→ Exercise input:
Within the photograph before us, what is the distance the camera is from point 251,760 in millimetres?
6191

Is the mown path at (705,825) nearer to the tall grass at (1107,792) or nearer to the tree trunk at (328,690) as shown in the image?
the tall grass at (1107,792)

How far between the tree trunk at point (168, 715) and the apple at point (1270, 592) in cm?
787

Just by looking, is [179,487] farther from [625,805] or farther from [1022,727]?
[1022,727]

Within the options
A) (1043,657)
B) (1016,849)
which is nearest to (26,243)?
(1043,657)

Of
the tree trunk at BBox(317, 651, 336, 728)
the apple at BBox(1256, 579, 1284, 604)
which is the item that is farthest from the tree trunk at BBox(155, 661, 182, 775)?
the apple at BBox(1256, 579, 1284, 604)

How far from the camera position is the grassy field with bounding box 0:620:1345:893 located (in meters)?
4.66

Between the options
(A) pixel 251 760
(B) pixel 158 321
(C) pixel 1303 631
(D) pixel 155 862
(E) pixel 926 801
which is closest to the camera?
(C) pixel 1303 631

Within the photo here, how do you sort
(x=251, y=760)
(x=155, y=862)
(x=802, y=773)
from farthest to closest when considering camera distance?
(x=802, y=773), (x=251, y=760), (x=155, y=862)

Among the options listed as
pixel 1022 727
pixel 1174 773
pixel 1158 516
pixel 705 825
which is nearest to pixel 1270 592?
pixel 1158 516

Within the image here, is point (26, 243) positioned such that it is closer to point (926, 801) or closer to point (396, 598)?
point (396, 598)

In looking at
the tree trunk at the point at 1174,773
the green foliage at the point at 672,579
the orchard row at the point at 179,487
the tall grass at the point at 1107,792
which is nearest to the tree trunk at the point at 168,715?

→ Problem to solve:
Each record must be repeated exactly as it is.

→ Response to the task:
Within the photograph before us, what is the distance the camera is from point 251,760 in millimetres?
6191

Is the mown path at (705,825) nearer to the tall grass at (1107,792) or nearer to the tree trunk at (328,690) as shown in the image?
the tall grass at (1107,792)

How far between the tree trunk at point (168, 715) and the apple at point (1270, 592) in cm?
787

Just by looking, is [179,487] farther from [625,805] or farther from [1022,727]?
[1022,727]

Within the options
A) (1043,657)
B) (1016,849)
which is nearest to (26,243)?
(1043,657)

Of
the tree trunk at BBox(317, 651, 336, 728)
the apple at BBox(1256, 579, 1284, 604)
which is the item that is farthest from the tree trunk at BBox(155, 661, 182, 775)?
the apple at BBox(1256, 579, 1284, 604)

How far from the camera position is the grassy field with bounding box 0:620:1345:893 located (in meters)?
4.66

Between the options
(A) pixel 251 760
(B) pixel 158 321
(C) pixel 1303 631
(D) pixel 155 862
(E) pixel 926 801
which is closest to the camera?
(C) pixel 1303 631

Within the photo here, how do you sort
(x=251, y=760)
(x=155, y=862)
(x=802, y=773)
from farthest to closest when considering camera distance?
(x=802, y=773), (x=251, y=760), (x=155, y=862)

Among the options listed as
pixel 1022 727
pixel 1174 773
pixel 1158 516
pixel 705 825
which is nearest to pixel 1270 592?
pixel 1158 516

Within the image here, is point (26, 243) positioned such that it is closer to point (926, 801) or closer to point (396, 598)?
point (396, 598)

In looking at
the tree trunk at the point at 1174,773
the green foliage at the point at 672,579
the orchard row at the point at 179,487
the tall grass at the point at 1107,792
which is nearest to the tree trunk at the point at 168,715?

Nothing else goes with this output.